** Start **

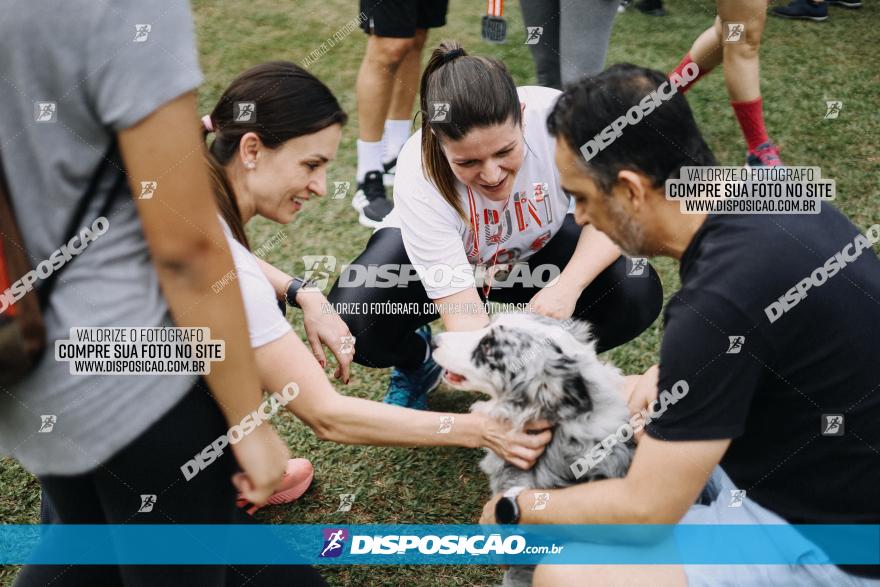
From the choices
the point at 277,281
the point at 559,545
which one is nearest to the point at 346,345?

** End **
** Start **

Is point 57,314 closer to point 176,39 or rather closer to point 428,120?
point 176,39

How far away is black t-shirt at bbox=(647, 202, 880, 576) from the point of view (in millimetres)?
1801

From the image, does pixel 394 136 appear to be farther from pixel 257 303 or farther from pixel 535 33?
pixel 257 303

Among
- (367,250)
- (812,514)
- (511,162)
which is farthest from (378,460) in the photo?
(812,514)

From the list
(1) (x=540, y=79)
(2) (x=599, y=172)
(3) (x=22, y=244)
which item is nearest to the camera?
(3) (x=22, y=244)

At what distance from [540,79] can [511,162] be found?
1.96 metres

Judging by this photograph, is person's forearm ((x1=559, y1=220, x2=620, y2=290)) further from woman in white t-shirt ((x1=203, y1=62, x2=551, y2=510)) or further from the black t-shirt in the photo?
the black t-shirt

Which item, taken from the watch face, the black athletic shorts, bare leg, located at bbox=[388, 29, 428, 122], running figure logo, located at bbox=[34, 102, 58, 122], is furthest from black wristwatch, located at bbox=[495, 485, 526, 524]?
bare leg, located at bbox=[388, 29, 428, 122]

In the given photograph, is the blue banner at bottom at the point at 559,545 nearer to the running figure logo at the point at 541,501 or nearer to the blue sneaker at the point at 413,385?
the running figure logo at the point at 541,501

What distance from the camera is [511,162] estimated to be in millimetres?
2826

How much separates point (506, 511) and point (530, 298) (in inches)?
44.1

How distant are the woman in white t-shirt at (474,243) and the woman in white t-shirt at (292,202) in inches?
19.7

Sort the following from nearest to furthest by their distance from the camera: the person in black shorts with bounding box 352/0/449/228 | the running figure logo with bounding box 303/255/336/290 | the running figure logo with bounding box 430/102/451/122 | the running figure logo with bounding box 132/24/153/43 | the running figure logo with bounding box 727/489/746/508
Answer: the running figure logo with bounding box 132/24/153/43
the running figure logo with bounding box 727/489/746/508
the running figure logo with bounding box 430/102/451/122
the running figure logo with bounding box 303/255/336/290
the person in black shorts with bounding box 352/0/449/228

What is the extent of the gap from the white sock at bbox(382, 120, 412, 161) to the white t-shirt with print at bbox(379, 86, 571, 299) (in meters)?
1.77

** End **

_INSTRUCTION_
Present the lines from the one containing "From the choices" through the one containing "which one is nearest to the point at 346,345?", both ends included, as a Markdown table with the columns Row and Line. Give each line its row number, and leave out any blank lines.

_FINAL ANSWER_
| Row | Line |
|---|---|
| 1 | From the choices |
| 2 | the point at 277,281 |
| 3 | the point at 559,545 |
| 4 | which one is nearest to the point at 346,345? |